Question 18. Which of the following maternal deficiencies is associated with the development of neural tube defects (NTDs)?
1. Amino acid
2. Ascorbic acid
3. Folic acid
4. Valproic acid
Looking for answers(s):3
Explanation: Deficiency of the vitamin folic acid has been associated with NTDs. There is no relationship between the amino acids and NTDs. There is no relationship between ascorbic acid (vitamin C) deficiency and NTDs. Valproic acid is the generic name for the drug Depakene, an antiseizure medication.

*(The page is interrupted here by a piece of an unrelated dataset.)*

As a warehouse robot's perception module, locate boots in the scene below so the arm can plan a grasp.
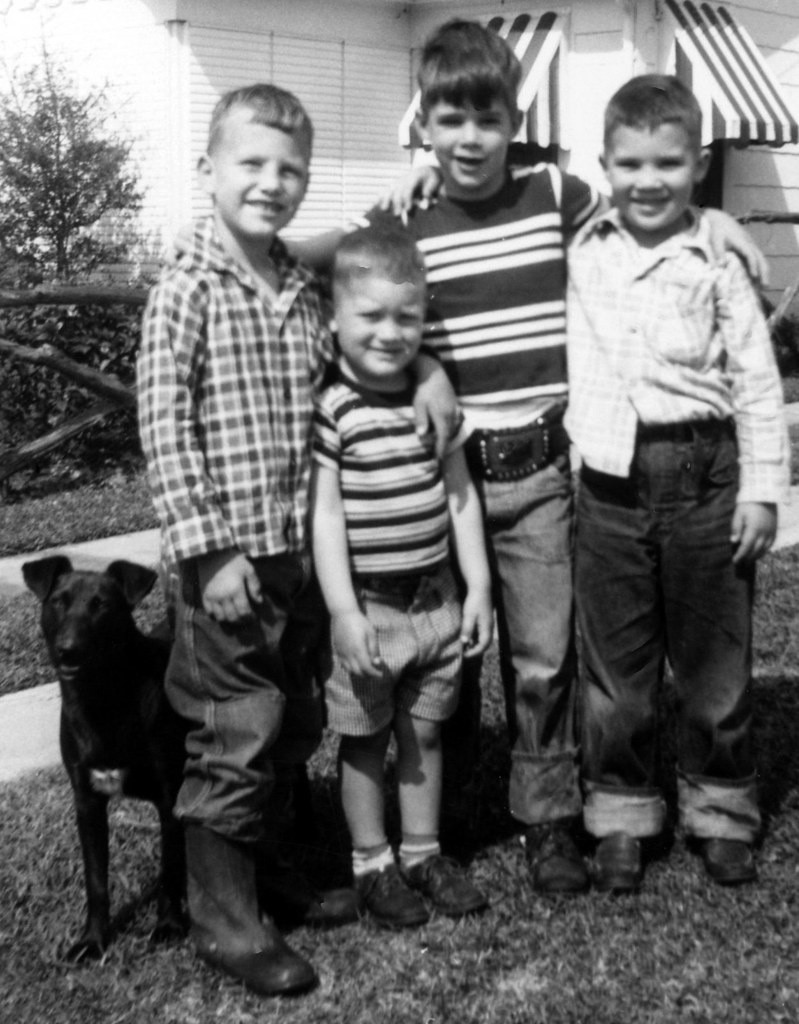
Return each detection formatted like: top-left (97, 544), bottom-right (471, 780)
top-left (185, 828), bottom-right (313, 993)
top-left (255, 823), bottom-right (361, 928)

Question 19. When assessing children for early signs of increased intracranial pressure (ICP), the nurse monitors the child for which of the following?
1. Altered pupil reactivity
2. Decreased level of consciousness (LOC)
3. Early morning headache
4. Papilledema
Looking for answers(s):3
Explanation: Headache, especially in the early morning, is an early sign of increased ICP in the child. Altered pupil reactivity, decreased LOC, and papilledema are later signs of increased ICP.
Question 20. Which of the following actions would be most appropriate when caring for a child with leukemia who has a platelet count of 20,000/mm?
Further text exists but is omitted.